GIVEN REQUEST A -
Pick out every line of the entries that contains the word "green", treating uppercase and lowercase as different, and copy those lines.

----- SELECTED PASSAGE -----

‘Tramp stamps’ again

// 7 November 2008

Ug. Reviving the ‘tramp stamp’ phrase again, the Daily Mail has published a ridiculous rant by Liz Jones about how women shouldn’t get tattoos.

She lays on the classist and sexist bullshit very thick. A taster:

They are a mark of temporary insanity, instantly turning the classiest, chicest woman into trailer trash. Not for nothing are they known as ‘tramp stamps’.

That’s one of my “tramp stamps” in the photo, by the way.

She makes some points about how tattoos are not really very rebellious, now that they’re so fashionable. Which is, obviously, correct. But not everyone gets inked to be rebellious – it can be about marking significant moments in your life, about owning your body – or, hey, liking the way they look.

So what if some of them are a bit silly?

This is just another instance of the media treating our bodies like public property. Who’s business is it of anyone but ourselves if we decide to tattoo ourselves? Women are not actually under an obligation to be ‘classy’ (ick!) or ‘chic’.

Comments From You

Kirsty // Posted 7 November 2008 at 1:17 pm

I work in a pub and managed to get myself stuck in a conversation with a regular last night about my tattoo – a small swallow on the back of my hip. He told me that:

1) All girls have swallows – it doesn’t mean anything more than a freckle does.

2) A swallow is a sign that you’ve been in prison.

3) My choice of tattoo makes me look common, like (and I quote) “some girl living on the estate with 10 kids by different dads”.

The sheer classism and sexism that still seems to cloud the way people view tattoos makes me want to scream. I never even told my most of my older relatives, because they still think that “only prostitutes and sailors get tattoos”

Leigh // Posted 7 November 2008 at 1:24 pm

This is my favourite paper on women and tatoos:


I like the elephant. I think it’s a cleverphant.

I don’t like Liz Jones. I don’t think they’re a cleverperson.

Maia // Posted 7 November 2008 at 2:11 pm

If someone wants a tattoo, of course it’s their right and nobody else’s business.

I wouldn’t do it myself because I think all tattoos just look horrible, regardless of who has them. I also wouldn’t want to risk getting hepatitis B and having the ink stay in my lymph glands for the rest of my life, which it would even if I’d had the tattoo removed.

----- STORED RECORDS -----

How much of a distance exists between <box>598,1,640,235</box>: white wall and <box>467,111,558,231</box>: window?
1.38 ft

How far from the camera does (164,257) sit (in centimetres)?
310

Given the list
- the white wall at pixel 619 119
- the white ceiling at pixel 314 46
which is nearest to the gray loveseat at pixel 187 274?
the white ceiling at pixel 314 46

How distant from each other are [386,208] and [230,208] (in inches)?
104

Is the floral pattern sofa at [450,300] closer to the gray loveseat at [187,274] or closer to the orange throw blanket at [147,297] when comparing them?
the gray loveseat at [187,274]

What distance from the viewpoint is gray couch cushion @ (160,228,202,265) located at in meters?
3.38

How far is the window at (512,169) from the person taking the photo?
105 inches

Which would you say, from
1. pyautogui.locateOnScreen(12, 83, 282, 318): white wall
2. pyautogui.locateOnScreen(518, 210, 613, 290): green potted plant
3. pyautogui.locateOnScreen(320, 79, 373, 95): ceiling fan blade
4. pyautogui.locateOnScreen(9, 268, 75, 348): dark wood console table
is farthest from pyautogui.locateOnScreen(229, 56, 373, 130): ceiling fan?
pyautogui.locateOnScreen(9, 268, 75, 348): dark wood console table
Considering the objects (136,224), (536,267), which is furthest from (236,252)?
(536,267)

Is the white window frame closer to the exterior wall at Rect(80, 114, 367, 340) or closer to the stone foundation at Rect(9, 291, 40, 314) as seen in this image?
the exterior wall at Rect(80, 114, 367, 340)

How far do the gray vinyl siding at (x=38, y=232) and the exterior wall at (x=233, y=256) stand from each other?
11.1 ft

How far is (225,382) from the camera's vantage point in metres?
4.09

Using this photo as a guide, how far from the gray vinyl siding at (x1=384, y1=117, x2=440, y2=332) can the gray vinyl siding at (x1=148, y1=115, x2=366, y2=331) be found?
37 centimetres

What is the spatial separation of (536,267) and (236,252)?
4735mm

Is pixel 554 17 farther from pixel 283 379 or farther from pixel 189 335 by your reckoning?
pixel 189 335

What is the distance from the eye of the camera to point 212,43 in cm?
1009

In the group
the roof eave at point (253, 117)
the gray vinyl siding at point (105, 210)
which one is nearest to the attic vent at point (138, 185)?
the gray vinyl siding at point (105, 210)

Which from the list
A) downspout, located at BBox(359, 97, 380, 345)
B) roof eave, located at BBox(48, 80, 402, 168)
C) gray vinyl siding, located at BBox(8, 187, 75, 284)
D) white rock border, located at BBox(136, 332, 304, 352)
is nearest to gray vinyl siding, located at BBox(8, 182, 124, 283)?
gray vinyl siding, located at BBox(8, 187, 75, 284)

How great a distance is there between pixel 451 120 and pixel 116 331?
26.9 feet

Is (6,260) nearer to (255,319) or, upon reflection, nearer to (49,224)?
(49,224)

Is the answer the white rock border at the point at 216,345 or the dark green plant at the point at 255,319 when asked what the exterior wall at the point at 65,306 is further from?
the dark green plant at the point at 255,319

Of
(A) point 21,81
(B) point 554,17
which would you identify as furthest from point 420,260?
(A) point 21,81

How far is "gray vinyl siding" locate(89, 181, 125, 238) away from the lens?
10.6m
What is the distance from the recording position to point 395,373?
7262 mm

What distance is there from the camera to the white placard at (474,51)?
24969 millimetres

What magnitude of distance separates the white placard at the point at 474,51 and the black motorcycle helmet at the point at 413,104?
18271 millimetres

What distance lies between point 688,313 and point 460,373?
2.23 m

-----

GIVEN REQUEST B -
From the blog post on tattoos, extract the stretch from "2) A swallow" through "it’s a cleverphant." word for word.

REPLY A -
2. pyautogui.locateOnScreen(518, 210, 613, 290): green potted plant
Is the answer the white rock border at the point at 216,345 or the dark green plant at the point at 255,319 when asked what the exterior wall at the point at 65,306 is further from?
the dark green plant at the point at 255,319

REPLY B -
2) A swallow is a sign that you’ve been in prison.

3) My choice of tattoo makes me look common, like (and I quote) “some girl living on the estate with 10 kids by different dads”.

The sheer classism and sexism that still seems to cloud the way people view tattoos makes me want to scream. I never even told my most of my older relatives, because they still think that “only prostitutes and sailors get tattoos”

Leigh // Posted 7 November 2008 at 1:24 pm

This is my favourite paper on women and tatoos:


I like the elephant. I think it’s a cleverphant.